▶ **RECORDS PROVIDED**
===============

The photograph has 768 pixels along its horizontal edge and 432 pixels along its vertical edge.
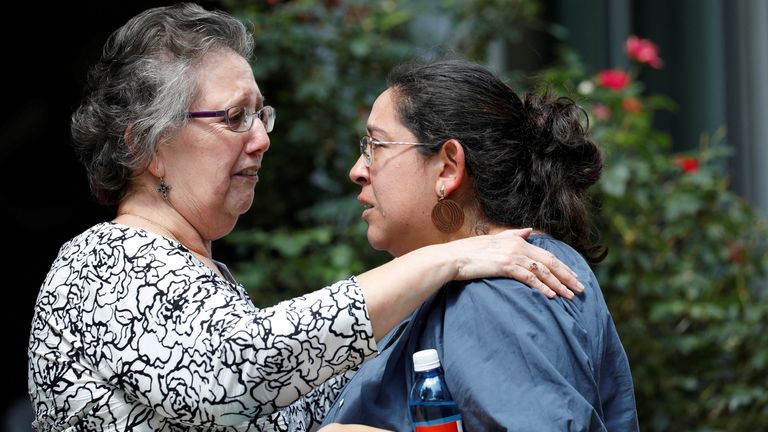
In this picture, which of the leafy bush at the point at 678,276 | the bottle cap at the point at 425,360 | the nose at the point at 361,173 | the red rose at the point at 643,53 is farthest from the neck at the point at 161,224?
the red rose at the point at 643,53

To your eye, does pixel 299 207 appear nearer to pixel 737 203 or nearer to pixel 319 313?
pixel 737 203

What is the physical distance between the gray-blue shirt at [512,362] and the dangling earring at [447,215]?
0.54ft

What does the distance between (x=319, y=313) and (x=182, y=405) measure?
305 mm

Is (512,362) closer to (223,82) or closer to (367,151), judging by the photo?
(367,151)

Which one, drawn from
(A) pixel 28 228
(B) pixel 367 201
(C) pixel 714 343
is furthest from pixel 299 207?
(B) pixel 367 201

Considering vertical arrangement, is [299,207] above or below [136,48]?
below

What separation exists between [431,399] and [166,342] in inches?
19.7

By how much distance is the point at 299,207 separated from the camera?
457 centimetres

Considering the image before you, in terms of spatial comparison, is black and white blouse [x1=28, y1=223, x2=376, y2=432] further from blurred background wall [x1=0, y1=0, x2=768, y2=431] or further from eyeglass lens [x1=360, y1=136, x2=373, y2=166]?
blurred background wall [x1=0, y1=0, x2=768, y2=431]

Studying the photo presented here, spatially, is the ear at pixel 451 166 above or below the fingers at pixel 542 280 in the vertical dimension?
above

===============

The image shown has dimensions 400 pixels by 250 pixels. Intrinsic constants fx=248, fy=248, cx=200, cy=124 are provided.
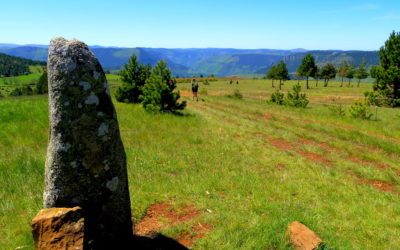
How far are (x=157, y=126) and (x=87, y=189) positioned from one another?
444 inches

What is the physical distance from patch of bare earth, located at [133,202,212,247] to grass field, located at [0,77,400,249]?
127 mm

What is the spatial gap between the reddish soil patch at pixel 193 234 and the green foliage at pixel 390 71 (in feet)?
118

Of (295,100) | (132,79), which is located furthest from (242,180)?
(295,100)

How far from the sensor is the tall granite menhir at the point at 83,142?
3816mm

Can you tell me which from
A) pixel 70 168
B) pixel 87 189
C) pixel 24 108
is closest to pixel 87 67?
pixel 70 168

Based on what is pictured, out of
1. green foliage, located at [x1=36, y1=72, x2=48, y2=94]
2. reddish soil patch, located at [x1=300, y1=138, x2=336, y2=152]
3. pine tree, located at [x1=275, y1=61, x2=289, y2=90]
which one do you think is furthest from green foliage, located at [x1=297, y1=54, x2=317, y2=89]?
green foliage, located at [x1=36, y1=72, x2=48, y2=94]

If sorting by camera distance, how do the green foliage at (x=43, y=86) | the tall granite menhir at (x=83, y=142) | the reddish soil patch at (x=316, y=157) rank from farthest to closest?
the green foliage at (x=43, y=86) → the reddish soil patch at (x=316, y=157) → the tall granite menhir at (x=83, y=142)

===============

▶ **GIVEN EXERCISE**
Can you copy out word for word everything in the material above, from the line containing "Of (295,100) |" down to the line containing "the green foliage at (x=43, y=86) →", including both of those lines?

▶ **RESPONSE TO THIS EXERCISE**
Of (295,100) | (132,79), which is located furthest from (242,180)?
(295,100)

How far from the sensor is the tall granite menhir at the point at 83,142?
3816mm

Can you tell me which from
A) pixel 70 168
B) pixel 87 189
C) pixel 24 108
is closest to pixel 87 67?
pixel 70 168

Based on what is pictured, out of
1. green foliage, located at [x1=36, y1=72, x2=48, y2=94]
2. reddish soil patch, located at [x1=300, y1=138, x2=336, y2=152]
3. pine tree, located at [x1=275, y1=61, x2=289, y2=90]
which one do you think is furthest from green foliage, located at [x1=297, y1=54, x2=317, y2=89]?
green foliage, located at [x1=36, y1=72, x2=48, y2=94]

If sorting by camera distance, how do the green foliage at (x=43, y=86) | the tall granite menhir at (x=83, y=142) | the reddish soil patch at (x=316, y=157) rank from farthest to closest?
the green foliage at (x=43, y=86) → the reddish soil patch at (x=316, y=157) → the tall granite menhir at (x=83, y=142)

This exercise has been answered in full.